Defining graphic adventure games: Puzzles

In my attempt to give you a better understanding of this specific game genre I need to list one more time the main components of the graphic adventure game: Puzzles, Exploration and Narration. It doesn’t mean that all these component should be equally proportioned to produce the core of the game, but it does mean that at least all of them should participate in this production.

Let`s take a closer look at all of these important components. 

Puzzles

Solving puzzles is mainly the most popular challenge and interaction in the graphic adventure games. Without this element the genre will give a feeling of watching a not-very-interactive movie, e.g., «Gone Home». Puzzles are stopping the players from a quick run through the game story. There a doz­ens of different puzzles, some are suited well to the story of the game, some are not. We could classify them in for big categories.

Inventory puzzles: Collecting items and using them to solve puzzle is one of the most famous puzzle methods, not only in the graphic adventure games, but also in some other game genres, such as platformers, action games and others. They could be as simple as using the item on another game object in the environment, or complex that forces you to collect multiple items and combine them before use.

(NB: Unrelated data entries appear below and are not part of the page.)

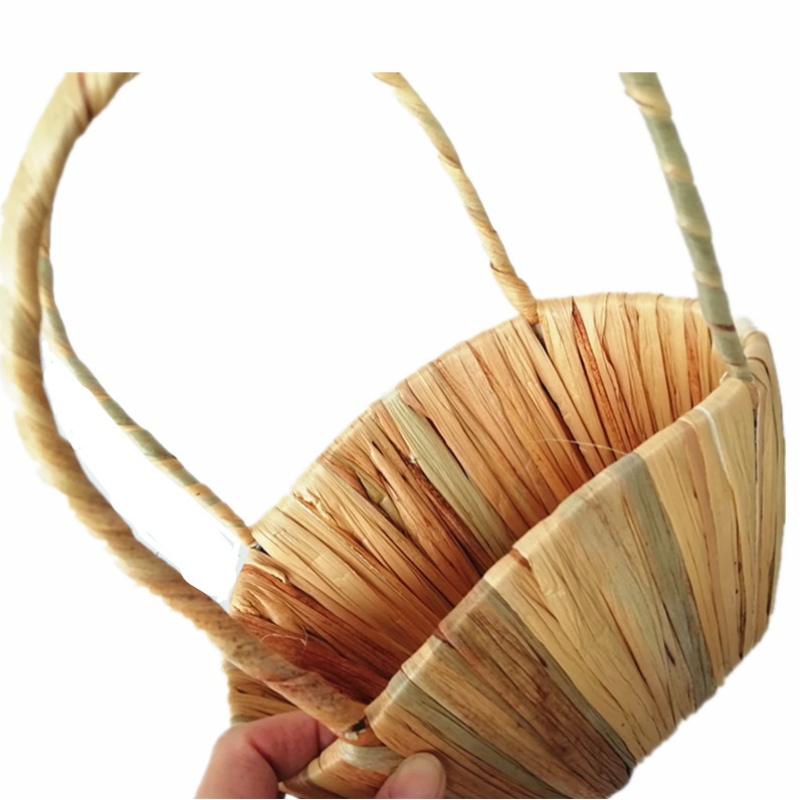 Сламена флорална кошница с дръжка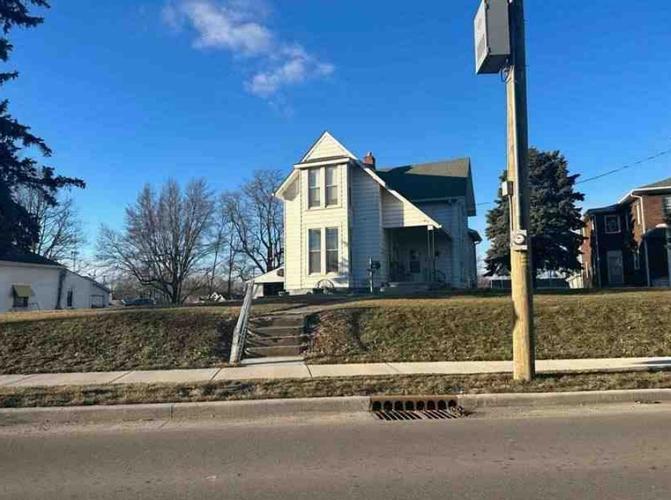 Washington Ave, Frankfort, IN 46041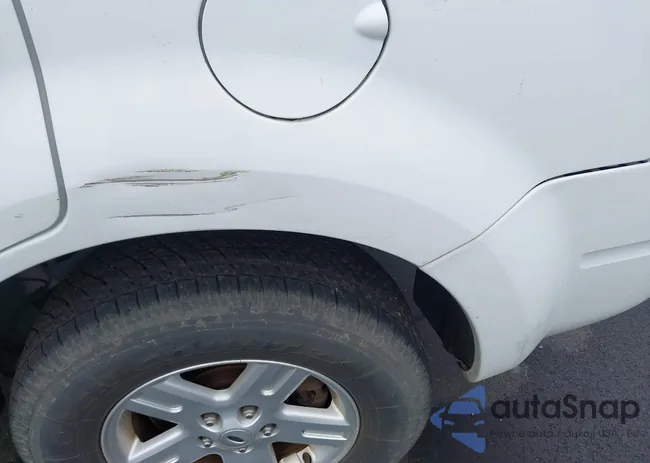 1FMCU49H98KB35488: 42995976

Dialogue-based puzzles: Such puzzles use the interaction between the char­acters to accumulate clues about how to solve puzzles. Often the player needs to find the right way of getting this information, that´s why interroga­tion is a frequent guest in the graphic adventure games.

Environmental puzzles: Analyzing the information from the game environ­ment is also used in many graphic adventure games, especially point’n’click adventures. Usually this puzzle method leads to a “pixel hunting” (a process of clicking with mouse cursor all over the screen with the purpose to find the unnoticed objects).

Non-contextual logic puzzles: This method is usually not connected to the game story, serving mainly as a cerebral interlude. It could be a chess or Tic-Tac-Toe game. There are a lot of casual graphic adventure games that use this method as the basis for its gameplay.

Sometimes the puzzles are too unique to group them into those categories. «Loom» uses sound to produce clues for the players.